What should you look for when shopping for a lot?

Jan 30, 2017

If you’ve thought it through and decided that you can’t find an existing home that meets your needs AND you’ve got the finances and time necessary to build a custom home, then it’s time to start searching for a lot. (If you’re still debating whether to buy or build, then be sure to check out the “Should I buy or build?” post on our blog.) 

Start in your price range. 

This one may seem obvious, but if you’re going from shopping for turnkey style homes to empty lots, it can be tempting to get swept away by the “cheaper” price tags that come with a lot of land, sans house. Exact figures will vary, but in general, most experts agree that the cost of buying the land and preparing it should not take up than 25% of your total, all-in construction budget.  

Research zoning requirements.

Zoning requirements may be the biggest hiccup in preventing you from building a home in that dream location. Trust us, a little research into a lot’s zoning requirements before you move forward will save you from a whole lot of headache later.  

State and local governments classify areas of land for specific purposes. This is referred to as “zoning.” For example, if a section of land is in a commercial zone, then it can only be used for business or retail purposes. There are a variety of types of zoning classifications – residential, mixed-use, commercial, industrial, agriculture – but you’ll want to be sure your land is classified as residential before you make any commitments. It’s also worth looking into the zoning requirements of the land nearby your prospective lot, as the type of future neighbors you have can impact your future home’s value. Check with your local zoning office for specifics about your lot. 

Get down and dirty.

Depending on the type of lot you are looking at, you may need a geo-tech survey. This survey involves taking core samples of soil and determining whether the land will support a building structure. The city or county that handles your building permit will be able to provide you with a determination as to whether a geo-tech survey is required.

Photo of soil samples

Do some number crunching. 

After you’ve found a lot that you can afford to buy and build a house on, it’s time to think about how much you’ll be paying long-term for that lot. What is the annual tax rate on the property? This varies by location, property type and value; the tax rate can dramatically impact how much you’ll pay over time on the lot. Your state’s department of revenue will be able to inform you of applicable taxes and their rates.

Where will you get your water?

This is another area that can get expensive if you don’t preplan. How easily you can - or can’t -bring water to your new home is a big deal when it comes to building a house. If you’re building a home “in town,” then you will likely have access to a municipal, or city, water supply. If the lot is in a rural location, then you’ll need to do a little more research. 

Photo of Construction Equipment

If you can’t access a municipal water supply, then you may have to drill a well in order to tap into the water in the ground, but you should consult with a building professional. The requirements around building a well can vary by state and county. They often involve the well being a certain distance from drip lines, septic tanks, sewers, drain fields, or other properties, which can dramatically impact where your house can sit on the property.

• Information supplied:
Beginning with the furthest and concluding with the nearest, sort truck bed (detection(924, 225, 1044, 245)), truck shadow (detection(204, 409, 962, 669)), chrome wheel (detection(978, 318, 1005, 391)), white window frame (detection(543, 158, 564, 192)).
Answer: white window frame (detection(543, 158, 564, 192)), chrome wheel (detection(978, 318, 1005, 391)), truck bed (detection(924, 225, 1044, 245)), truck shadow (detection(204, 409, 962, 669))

• Exercise instructions: Write out the passage from the lot-shopping guide above from "Do some number" to "and their rates.", word for word.

• Completed task:
Do some number crunching. 

After you’ve found a lot that you can afford to buy and build a house on, it’s time to think about how much you’ll be paying long-term for that lot. What is the annual tax rate on the property? This varies by location, property type and value; the tax rate can dramatically impact how much you’ll pay over time on the lot. Your state’s department of revenue will be able to inform you of applicable taxes and their rates.